История Чернигова есть драма профанического монархизма, полагавшего, что государю довольно быть законным, чтобы оказаться истинным.
Рязань
Непримиримость к суздальским князьям наследовала ветвь черниговских – князья рязанские. И те, и те суть Святославичи, семя второго сына Ярослава Мудрого. Черниговскую нелюбовь к Ростову, Суздалю, Владимиру Рязань усугубила, а затем перенесла на их преемницу Москву.
Рязань (сначала вместе с Муромом) отпала от Чернигова в 1127 году. Чернигов не удерживал ни слишком отдаленный от него поокский низ, собственно муромский, ни среднюю, рязанскую Оку. Разлом пришелся между верхними Окой и Доном. Чернигову достались горы верхнеокские, Рязани – дол, донской и среднеокский.
Как некогда Чернигов, Рязань тянулась к нижнему течению Оки; как он, дотягивалась лишь до Мурома и спорила о нем с Владимиром. По временам Рязань немного заступала в черниговские горы – например, удерживала верхнее течение Упы. Однако есть политика, война и дипломатия – а есть идея, замысел земли. Географически рязанская идея состояла, между прочим, в том, чтоб не вступаться в верхнюю Оку.
Чернигов и Рязань
Пейзаж черниговской Оки можно назвать калужским, потому что среди всех губерний, поделивших эту землю, лишь Калуга не “зачерпывает Дона”, то есть отвечает собственно черниговской географической идее, как она явилась после отложения Рязани. Высокие и мягкие, лесистые и с перелесками холмы, мягко и низко обтекаемые многочисленными реками и речками – таков материал калужского пейзажа. Излучина с высоким внешним берегом или с двумя высокими, отлогим и крутым, – вот главный жанр, верней сюжет, сего пейзажа. Например, в Гремячеве и Шамордине, в тульских Сеневе и Жупани, в Задушье новосильском на Орловщине…
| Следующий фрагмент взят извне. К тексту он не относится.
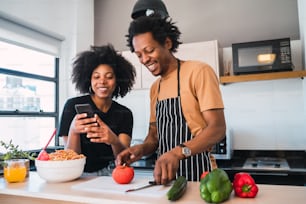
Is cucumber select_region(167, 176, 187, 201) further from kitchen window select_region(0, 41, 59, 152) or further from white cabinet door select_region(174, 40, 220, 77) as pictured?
kitchen window select_region(0, 41, 59, 152)

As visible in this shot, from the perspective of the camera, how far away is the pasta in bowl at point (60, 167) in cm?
102

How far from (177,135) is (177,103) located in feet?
0.46

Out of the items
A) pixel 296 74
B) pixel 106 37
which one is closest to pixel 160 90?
pixel 296 74

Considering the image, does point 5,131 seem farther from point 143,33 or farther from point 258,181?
point 258,181

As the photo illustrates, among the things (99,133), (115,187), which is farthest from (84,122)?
(115,187)

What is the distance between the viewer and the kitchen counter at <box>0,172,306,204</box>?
78cm

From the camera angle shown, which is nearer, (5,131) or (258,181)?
(258,181)

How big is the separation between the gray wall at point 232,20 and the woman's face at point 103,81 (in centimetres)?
136

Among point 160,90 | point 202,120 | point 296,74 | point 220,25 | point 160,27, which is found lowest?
point 202,120

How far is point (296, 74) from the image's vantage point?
1.91 meters

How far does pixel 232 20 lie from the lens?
8.21ft

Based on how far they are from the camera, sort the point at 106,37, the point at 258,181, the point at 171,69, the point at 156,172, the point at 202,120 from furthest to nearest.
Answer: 1. the point at 106,37
2. the point at 258,181
3. the point at 171,69
4. the point at 202,120
5. the point at 156,172

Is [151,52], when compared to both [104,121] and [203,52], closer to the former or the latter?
[104,121]

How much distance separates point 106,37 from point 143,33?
1797 mm
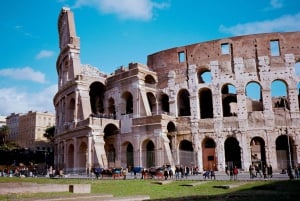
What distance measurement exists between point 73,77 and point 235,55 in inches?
736

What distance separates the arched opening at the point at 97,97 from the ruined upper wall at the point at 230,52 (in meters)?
8.24

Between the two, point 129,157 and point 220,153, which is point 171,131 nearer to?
point 129,157

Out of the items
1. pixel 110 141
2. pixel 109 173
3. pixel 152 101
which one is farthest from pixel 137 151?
pixel 152 101

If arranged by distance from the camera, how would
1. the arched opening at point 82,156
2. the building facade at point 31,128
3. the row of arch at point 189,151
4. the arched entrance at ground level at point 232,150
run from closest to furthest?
the row of arch at point 189,151
the arched opening at point 82,156
the arched entrance at ground level at point 232,150
the building facade at point 31,128

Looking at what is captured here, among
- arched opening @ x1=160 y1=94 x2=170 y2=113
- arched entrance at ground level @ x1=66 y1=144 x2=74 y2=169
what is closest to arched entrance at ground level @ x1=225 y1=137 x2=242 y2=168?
arched opening @ x1=160 y1=94 x2=170 y2=113

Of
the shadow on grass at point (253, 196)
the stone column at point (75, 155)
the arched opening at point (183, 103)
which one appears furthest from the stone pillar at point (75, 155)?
the shadow on grass at point (253, 196)

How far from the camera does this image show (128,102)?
3969cm

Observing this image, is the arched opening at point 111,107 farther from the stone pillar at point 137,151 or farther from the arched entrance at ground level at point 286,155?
the arched entrance at ground level at point 286,155

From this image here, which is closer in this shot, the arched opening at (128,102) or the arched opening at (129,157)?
the arched opening at (129,157)

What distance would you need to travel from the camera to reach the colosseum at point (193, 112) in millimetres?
32406

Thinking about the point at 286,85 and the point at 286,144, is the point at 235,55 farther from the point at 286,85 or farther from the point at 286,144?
the point at 286,144

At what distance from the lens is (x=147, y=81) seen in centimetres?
3884

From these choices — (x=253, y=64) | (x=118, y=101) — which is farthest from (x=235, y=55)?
(x=118, y=101)

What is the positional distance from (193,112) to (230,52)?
718 centimetres
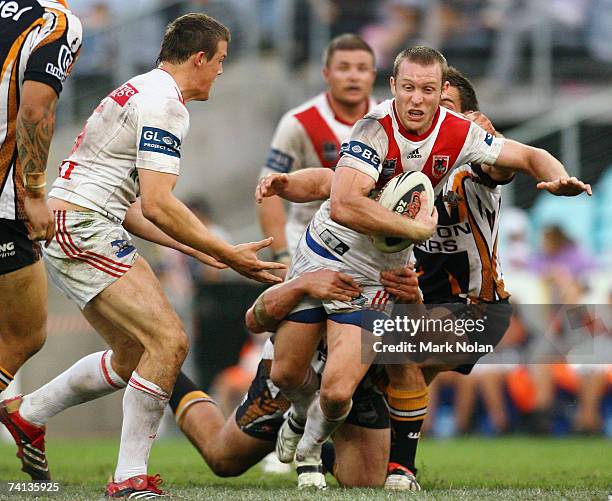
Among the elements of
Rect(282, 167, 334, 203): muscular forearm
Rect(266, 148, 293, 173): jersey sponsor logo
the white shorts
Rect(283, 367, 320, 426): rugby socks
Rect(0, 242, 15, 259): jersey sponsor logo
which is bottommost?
Rect(283, 367, 320, 426): rugby socks

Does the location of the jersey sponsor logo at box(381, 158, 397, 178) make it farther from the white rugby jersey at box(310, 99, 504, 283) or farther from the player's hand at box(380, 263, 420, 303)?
the player's hand at box(380, 263, 420, 303)

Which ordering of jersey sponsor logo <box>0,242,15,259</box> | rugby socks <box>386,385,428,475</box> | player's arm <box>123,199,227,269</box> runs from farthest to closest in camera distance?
1. rugby socks <box>386,385,428,475</box>
2. player's arm <box>123,199,227,269</box>
3. jersey sponsor logo <box>0,242,15,259</box>

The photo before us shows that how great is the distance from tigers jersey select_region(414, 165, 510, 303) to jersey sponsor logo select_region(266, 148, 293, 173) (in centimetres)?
185

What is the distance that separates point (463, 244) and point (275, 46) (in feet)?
29.0

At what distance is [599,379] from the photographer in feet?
39.7

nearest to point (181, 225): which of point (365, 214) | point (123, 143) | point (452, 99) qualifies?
point (123, 143)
Верхнедонской пейзаж (принадлежащий ныне не Рязани, а Туле, Липецку, Орлу) есть ровный стол распаханного чернозема, под которым залегает, выступая скалами в откосах речек и сухих или запруженных оврагов, желтоватый расслоенный известняк. Со зрительским предчувствием степей и Приазовья соглашаются беленые дома под кровлями в четыре ската, еще не хаты, но уже не избы. Ложа рек способны опускаться глубоко, как Дон между Полибином и Стрешневом, где стол обоих берегов оканчивается величественными и совершенно непредвиденными скатами. Рязанская земля восточней Дона, в бассейне среднего течения Оки, оставшись плоскостью, светлеет примесями, обводняется обильней и смягчает очерк берегов. Отдельные холмы и городища смотрят островами в море суши: надо видеть Епифань или подножие Димитриева Ряжского монастыря.
Чернигов и Рязань (продолжение)
Различию натуры отвечала разность человеческих пород.
Черниговские северяне – коренное племя княжества, застигнутое писаной историей на берегах Десны, – распространяя свой удел из Поднепровья через Брянский лес на берега Оки, встречались с обитавшими там вятичами. Собственно, Чернигов как земля устраивался надвое, на две реки разнонаправленного стока – днепровского и волжского – и на два племени, с лесным проходом между ними, где в урочище Девять Дубов караулил Соловей-разбойник.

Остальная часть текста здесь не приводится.